Di sciocchezze ne fanno molte e talune se le cercano con il lumicino pur di dare a vedere che sono in grado di affrontare qualunque tema. Fra il discorso del balcone di Di Maio sulla sconfitta della povertà alla ridicola accoglienza istituzionale del criminale Battisti a Ciampino, le varie divise sfoggiate da Salvini e gli stupidi no sulle grandi opere dei più integralisti di 5Selle, fino alla nomina di Nonno Libero (ben noto alle platee televisive) quale rappresentante italiano all’Unesco, c’è da scegliere quale sia la boutade peggiore.
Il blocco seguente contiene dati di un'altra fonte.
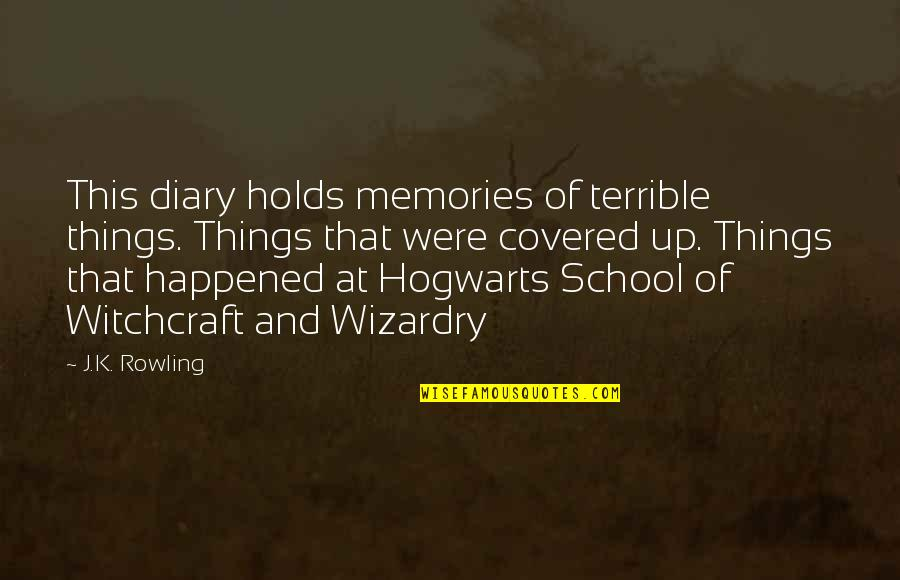 Wizardry 8 Quotes By J.K. Rowling: This diary holds memories of terrible things. Things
Tutto ciò da l’idea di un gran movimento, ma le cose serie restano fuori. Le polemiche contro la Francia sono tardive e inutili. Abbiamo scoperto ora che la Francia è una potenza colonialista? Abbiamo scoperto ora che Parigi accoglie i nostri criminali politici perché “perseguitati politici”? Nessuno mosse un dito quando un altro Presidente francese diverso da Macron decise di attaccare la Libia, suscitando quel disastro che è sotto gli occhi di tutti. Altri governi italiani, ma stessa impotenza.
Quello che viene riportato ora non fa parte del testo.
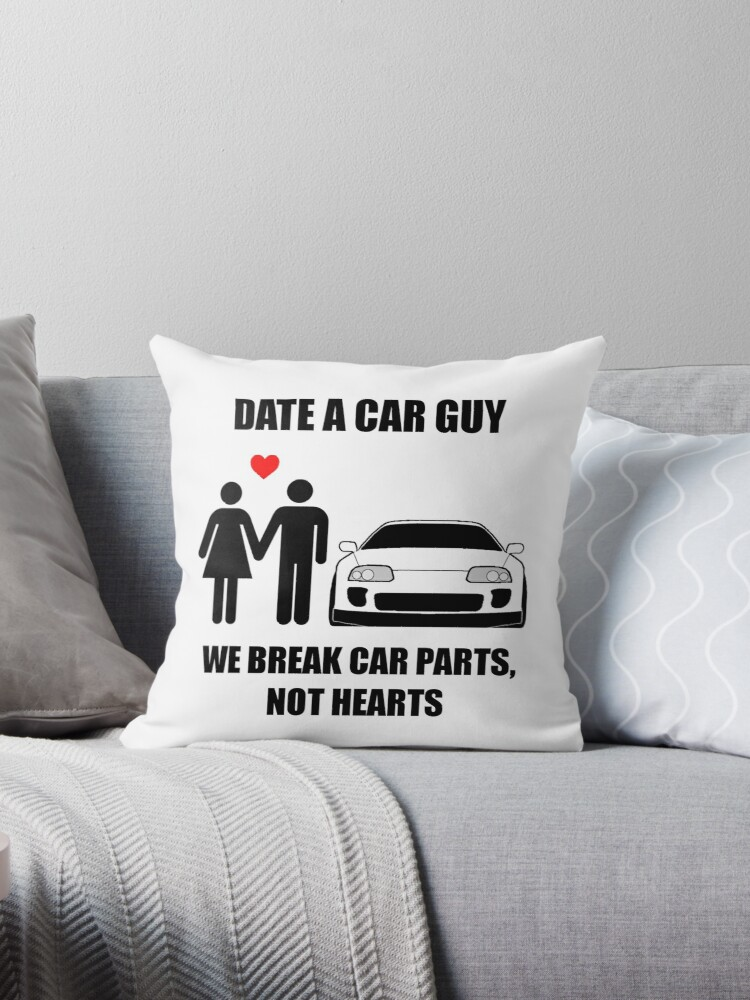 'Date a car guy - We break car parts, not hearts' Throw Pillow by Magestig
Ora che Francia e Germania siglino il rinnovo del patto che li lega dai tempi di De Gaulle e di Adenauer, si grida allo scandalo, ma nessuno dice che quello è, in buona sostanza, un patto militare per coordinare e armonizzare gli armamenti dei due eserciti e che l’Italia fu invitata a suo tempo a partecipare alla festa ma pose condizioni tali (come se potessimo condizionare qualcuno!) che la nostra partecipazione fu respinta.

Germania e Francia sono il motore dell’Occidente europeo. Inutile farsi delle illusioni quando il treno è partito.

La nostra politica estera, che non ha mai brillato in passato, bisogna dire la verità, ora segna dei buchi neri piuttosto evidenti. Sulla Siria non siamo mai intervenuti, se non per ripescare qualche sciagurato cooperante rapito. Sull’Ucraina e la questione della guerra civile strisciante nelle sue regioni orientali, non abbiamo nulla da dire, anche se lì si cela un bubbone esplosivo che può trascinarci tutti in un conflitto pauroso.

Sulla Libia continuiamo a dare il nostro aiuto a un governo traballante, però riconosciuto dalle Nazioni Unite, mentre il vero potere è nelle mani del Generale Haftar con il quale dobbiamo trattare per la questione degli emigranti.

Sul Venezuela, dove vivono centinaia di migliaia di Italiani e di oriundi, il silenzio è assordante. La crisi del Governo Maduro è su tutti i giornali. Si profila il ritorno a una contrapposizione tra l’Occidente e Russia, Cina, Turchia e Iran. L’Europa è in mezzo, inerte o quasi. L’Italia non esiste, non prende posizione, addirittura il governo sembra diviso: maduristi o no? Ma questo significa o stare con gli Stati Uniti, di cui siamo alleati, o con la Russia di Putin, cui infliggiamo, nolenti, sanzioni economiche. Un pasticcio inestricabile per chi non ha le idee chiare.

Potremmo ricorrere a un referendum per decidere se appoggiare Maduro o i suoi oppositori. Il popolo ha sempre ragione, anche se non capisce quello che gli si vuole far votare e in Venezuela si prepara un’altra Siria.

Questo è, appunto, il rischio della tirannide. Gli eletti non sono in grado di decidere. Dovendolo fare, si ricorre al popolo. Il popolo sceglie così da deresponsabilizzare gli eletti, i Ministri, i Governi. Tutti assolti, perché il popolo ha deciso. Come e perché non ha importanza.

Questo è il vero male della democrazia, la rinuncia alle proprie responsabilità.

D’altro canto, se uno decide, c’è sempre il rischio che il potere giudiziario metta sotto accusa un intero governo, alla faccia della democrazia, come nel caso Salvini per la nave Diciotti.

La nostra Costituzione repubblicana ha puntigliosamente definito un sistema di pesi e contrappesi tra i poteri degli organi costituzionali, stabilendo peraltro che la sovranità appartiene al popolo. Se il popolo la esercita democraticamente ed esprime indirettamente un governo, quel governo è l’espressione della Nazione, ma deve governare. Solo, che non si può governare soltanto nei confronti dei più deboli, i contribuenti e gli emigranti.          Occorre governare anche altrove, pilotando lo Stato nelle secche della politica internazionale. E qui manca quasi tutto.